Ice crystals specifically decorate hydrophilic sites on freeze-fractured models membranes.

Experiments with yeast plasmalemma fracture faces, produced at -196 degrees C and exposed to pure water vapor before replication, showed a "specific decoration" with ice crystals of those pits in the extraplasmatic face where the matching particles of the plasmatic face had been removed (H. Gross et al., J. Cell Biol. 79 (1978) 646). THe preferred growth of cubic ice crystals on the small depressions of the extraplasmatic face could be caused by the cavity-like character of the surface relief or by physicochemical surface properties which differ from those of the surrounding lipid fractures face. The following results suggest that not geometric or topographic but physicochemical surface properties are responsible for the trapping of water molecules in the regions of the depressions.
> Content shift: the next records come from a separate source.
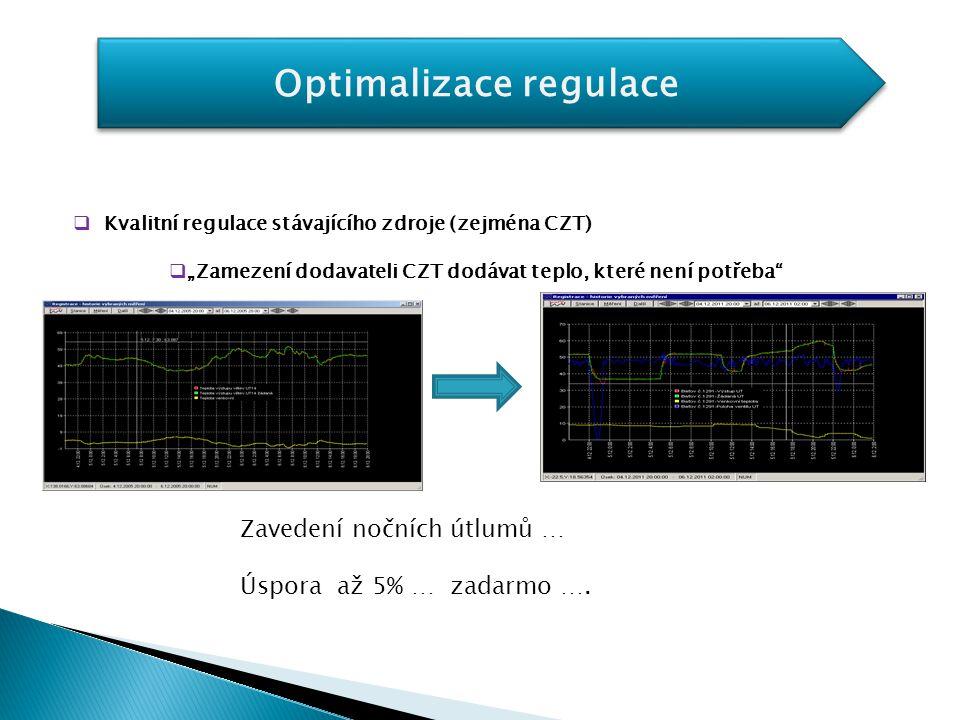 Optimalizace regulace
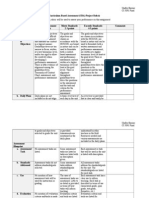 ci 5041 final project rubric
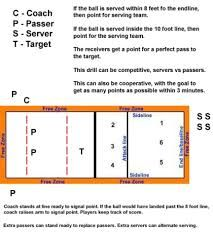 Serve receive drill that teaches anticipation and forces servers to take chances. This is one of my favorite serve receive drills because it's fun competitive Volleyball Serving Drills, Volleyball Serve, Volleyball Skills, Basketball Cheers, Volleyball Practice, Volleyball Training, Volleyball Workouts, Volleyball Quotes, Coaching Volleyball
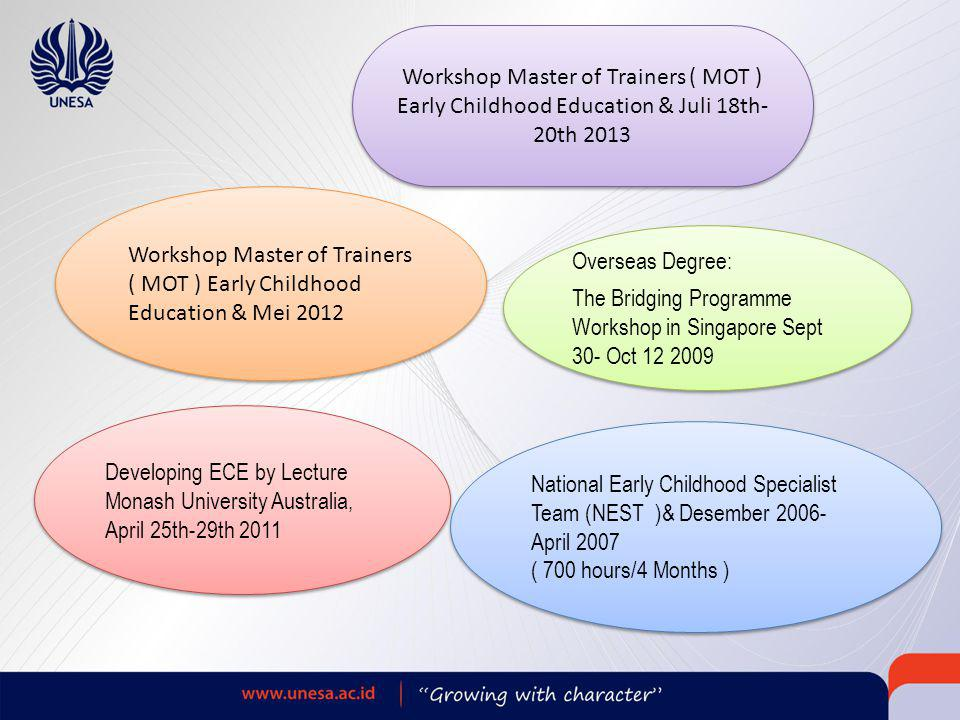 Workshop Master of Trainers ( MOT ) Early Childhood Education & Juli 18th- 20th 2013 Workshop Master of Trainers ( MOT ) Early Childhood Education & M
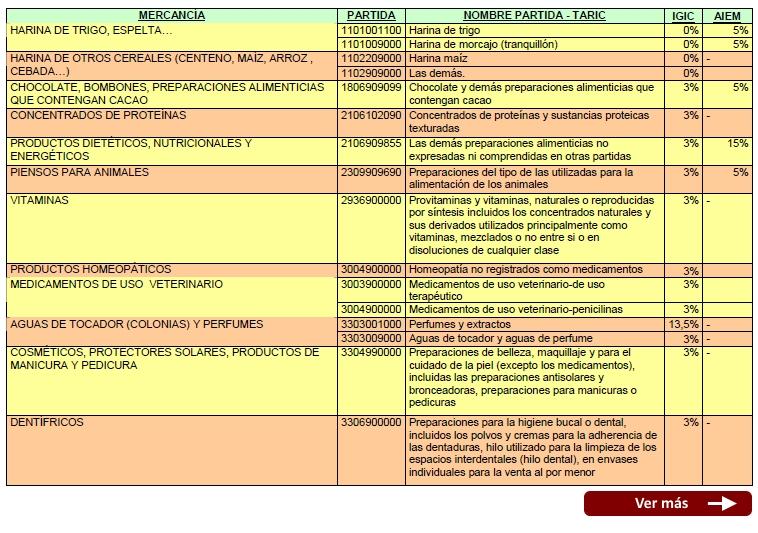 AIEM Clasificación de mercancías frecuentes y tipos impositivos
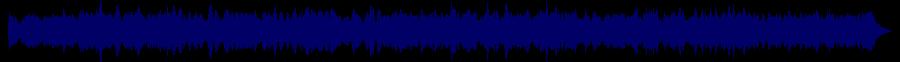 waveform of track #63719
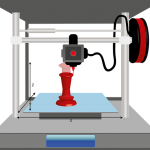 3D Printing Piracy – Taking Theft To A Whole New Level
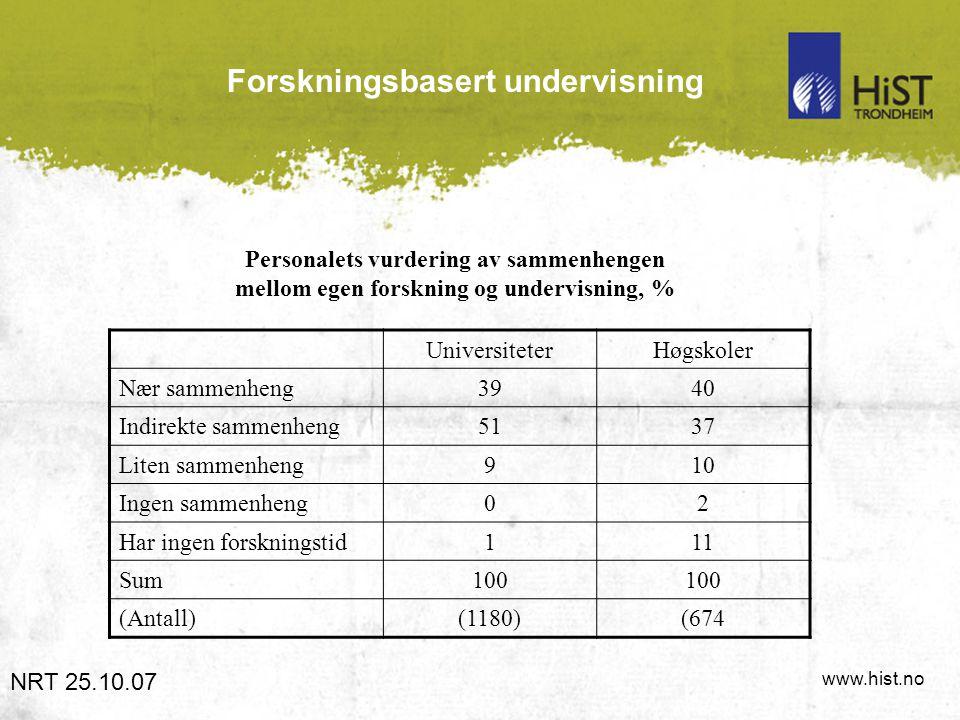 www.hist.no Forskningsbasert undervisning Personalets vurdering av sammenhengen mellom egen forskning og undervisning, % NRT 25.10.07 UniversiteterHøg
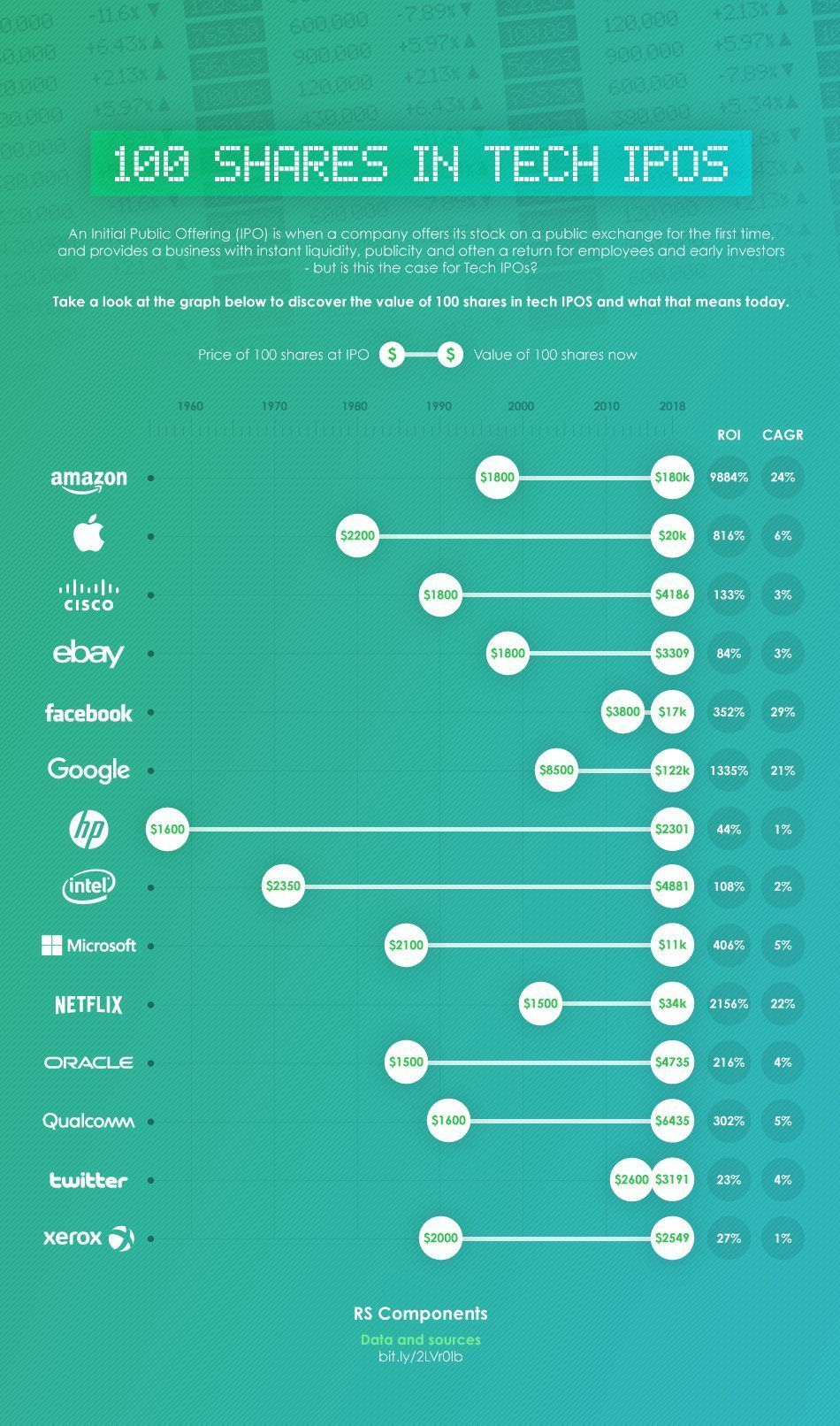 100 Shares in Tech IPOs Then and Now (infographic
Freeze-fractured multilamellar stearic-acid crystals and cardiolipin liposomes exhibit after fracturing hydrophobic faces and hydrophilic steps (bimolecular steps with two polar head groups in half of the step height) which act as preferential nucleation sites and lead to the formation of discrete ice crystals mainly along the steps. Multilamellar crystals of the paraffin n-octatriacontane (C38H78) exhibit after freeze-fracturing hydrophobic faces and geometrically identical, but hydrophobic steps. In contrast to stearic acid these steps do not act as preferential nucleation sites.